• **TASK REQUIREMENTS**:
Copy out exactly the lines running from the one with "Among these —" through the final line, both ends included, and nothing else. Pictures stay out of the copy.

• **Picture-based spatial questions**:
· · · · ·

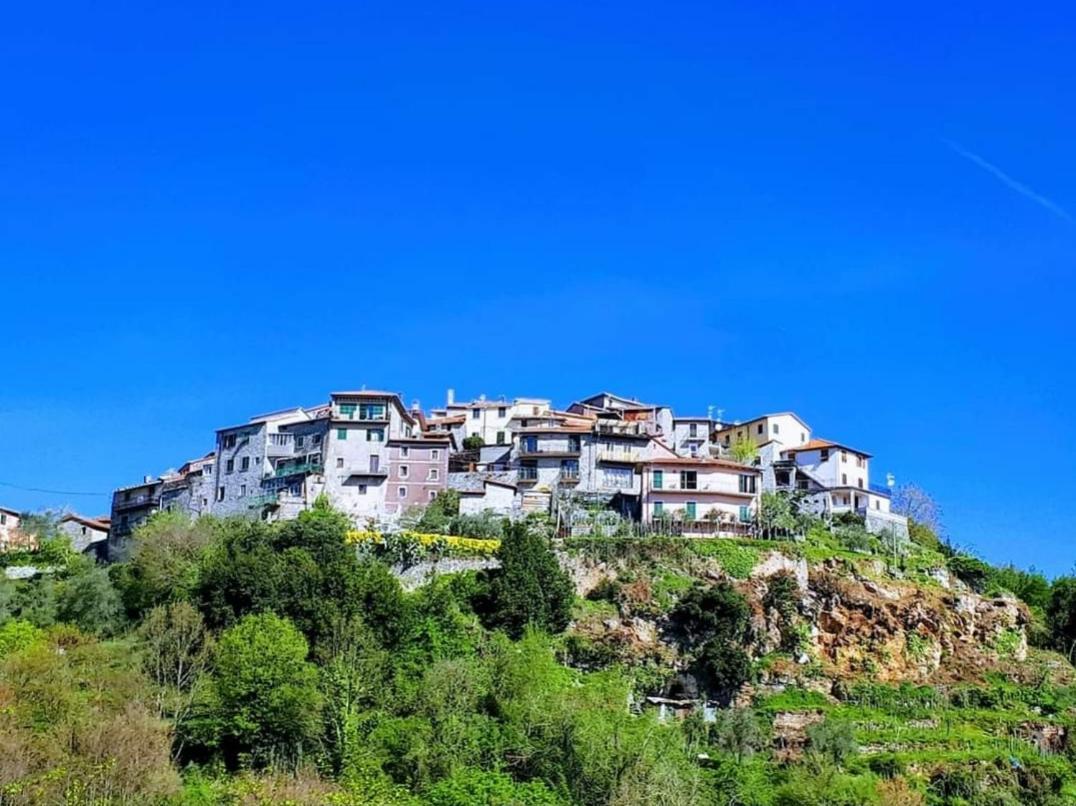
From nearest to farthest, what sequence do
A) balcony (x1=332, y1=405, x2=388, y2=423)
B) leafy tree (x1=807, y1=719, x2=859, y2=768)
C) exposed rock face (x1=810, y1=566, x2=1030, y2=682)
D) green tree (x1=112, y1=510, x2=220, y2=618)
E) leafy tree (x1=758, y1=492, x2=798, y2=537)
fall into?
leafy tree (x1=807, y1=719, x2=859, y2=768) < green tree (x1=112, y1=510, x2=220, y2=618) < exposed rock face (x1=810, y1=566, x2=1030, y2=682) < leafy tree (x1=758, y1=492, x2=798, y2=537) < balcony (x1=332, y1=405, x2=388, y2=423)

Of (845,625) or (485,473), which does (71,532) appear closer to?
(485,473)

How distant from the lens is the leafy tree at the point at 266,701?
5475 cm

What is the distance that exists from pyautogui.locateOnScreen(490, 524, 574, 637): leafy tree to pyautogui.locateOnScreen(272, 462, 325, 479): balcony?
1928 centimetres

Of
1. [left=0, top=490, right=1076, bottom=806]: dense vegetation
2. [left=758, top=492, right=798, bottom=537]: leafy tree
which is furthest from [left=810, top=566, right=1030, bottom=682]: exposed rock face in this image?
[left=758, top=492, right=798, bottom=537]: leafy tree

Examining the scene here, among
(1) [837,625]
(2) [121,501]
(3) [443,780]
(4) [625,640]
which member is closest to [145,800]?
(3) [443,780]

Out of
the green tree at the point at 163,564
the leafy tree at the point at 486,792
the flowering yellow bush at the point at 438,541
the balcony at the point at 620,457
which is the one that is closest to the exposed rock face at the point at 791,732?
the leafy tree at the point at 486,792

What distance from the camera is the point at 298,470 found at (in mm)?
86000

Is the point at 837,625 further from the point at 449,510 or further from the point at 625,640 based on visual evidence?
the point at 449,510

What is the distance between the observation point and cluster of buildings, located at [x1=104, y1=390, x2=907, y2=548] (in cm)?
8100

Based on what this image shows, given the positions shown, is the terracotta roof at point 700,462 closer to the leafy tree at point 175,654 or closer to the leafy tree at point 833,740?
the leafy tree at point 833,740

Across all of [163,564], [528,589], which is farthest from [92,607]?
[528,589]

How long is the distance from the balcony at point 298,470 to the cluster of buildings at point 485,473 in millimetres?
86

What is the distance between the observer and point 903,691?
6881 centimetres

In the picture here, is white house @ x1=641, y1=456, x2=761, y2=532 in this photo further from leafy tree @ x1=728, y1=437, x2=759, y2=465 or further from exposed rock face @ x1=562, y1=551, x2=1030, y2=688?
leafy tree @ x1=728, y1=437, x2=759, y2=465
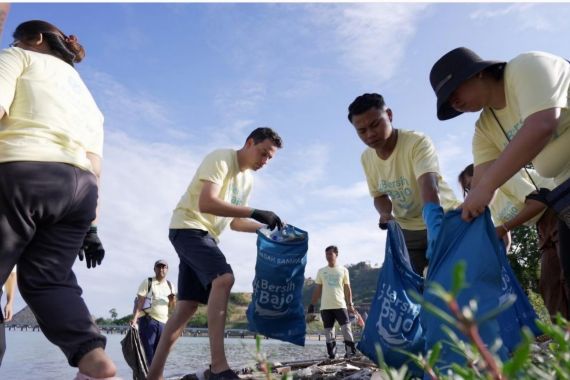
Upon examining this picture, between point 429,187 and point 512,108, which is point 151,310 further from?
point 512,108

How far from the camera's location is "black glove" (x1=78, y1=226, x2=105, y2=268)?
254cm

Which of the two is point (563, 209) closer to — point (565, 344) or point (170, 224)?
point (565, 344)

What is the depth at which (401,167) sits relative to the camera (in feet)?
11.4

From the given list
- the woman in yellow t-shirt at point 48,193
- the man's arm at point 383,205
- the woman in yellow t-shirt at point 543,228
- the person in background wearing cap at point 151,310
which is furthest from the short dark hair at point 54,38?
the person in background wearing cap at point 151,310

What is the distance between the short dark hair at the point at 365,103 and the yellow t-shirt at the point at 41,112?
180 centimetres

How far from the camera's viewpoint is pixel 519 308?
2.07 meters

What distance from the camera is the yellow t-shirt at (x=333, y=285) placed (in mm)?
8625

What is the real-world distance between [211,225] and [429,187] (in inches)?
65.0

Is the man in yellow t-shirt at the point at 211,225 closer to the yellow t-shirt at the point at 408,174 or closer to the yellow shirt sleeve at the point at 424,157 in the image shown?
the yellow t-shirt at the point at 408,174

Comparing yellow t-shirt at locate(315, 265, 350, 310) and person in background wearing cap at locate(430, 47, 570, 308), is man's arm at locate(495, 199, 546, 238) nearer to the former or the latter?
person in background wearing cap at locate(430, 47, 570, 308)

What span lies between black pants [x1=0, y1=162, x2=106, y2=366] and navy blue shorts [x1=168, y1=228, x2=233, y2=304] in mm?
1326

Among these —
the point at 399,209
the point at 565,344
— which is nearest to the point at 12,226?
the point at 565,344

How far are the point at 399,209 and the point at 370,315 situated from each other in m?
1.09

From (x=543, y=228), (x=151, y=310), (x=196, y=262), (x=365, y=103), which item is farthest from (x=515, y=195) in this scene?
(x=151, y=310)
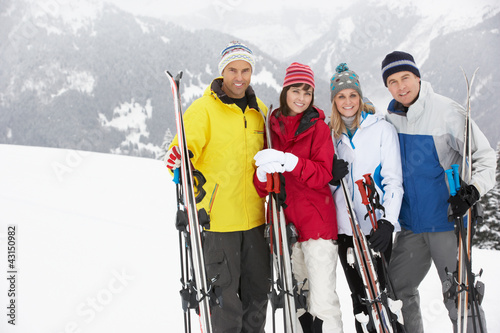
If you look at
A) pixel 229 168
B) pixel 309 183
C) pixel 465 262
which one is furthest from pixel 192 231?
pixel 465 262

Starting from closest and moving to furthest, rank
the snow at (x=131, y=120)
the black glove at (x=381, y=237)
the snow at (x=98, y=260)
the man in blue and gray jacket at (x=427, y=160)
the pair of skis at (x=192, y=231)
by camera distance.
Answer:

· · · · ·

• **THE OUTPUT**:
Among these —
the point at 399,209
the point at 565,344
— which is nearest to the point at 12,226?
the point at 565,344

How far are the point at 399,209 and the point at 370,315 situated from each other in m?
1.09

From (x=543, y=228), (x=151, y=310), (x=196, y=262), (x=365, y=103), which item is farthest from (x=515, y=195) in this scene?
(x=151, y=310)
If you look at
A) pixel 229 168
B) pixel 309 183
C) pixel 465 262
which one is furthest from pixel 192 231?
pixel 465 262

Starting from closest and moving to furthest, rank
the snow at (x=131, y=120)
the black glove at (x=381, y=237)
the snow at (x=98, y=260)
the man in blue and gray jacket at (x=427, y=160)
the pair of skis at (x=192, y=231)
by camera distance.
Answer:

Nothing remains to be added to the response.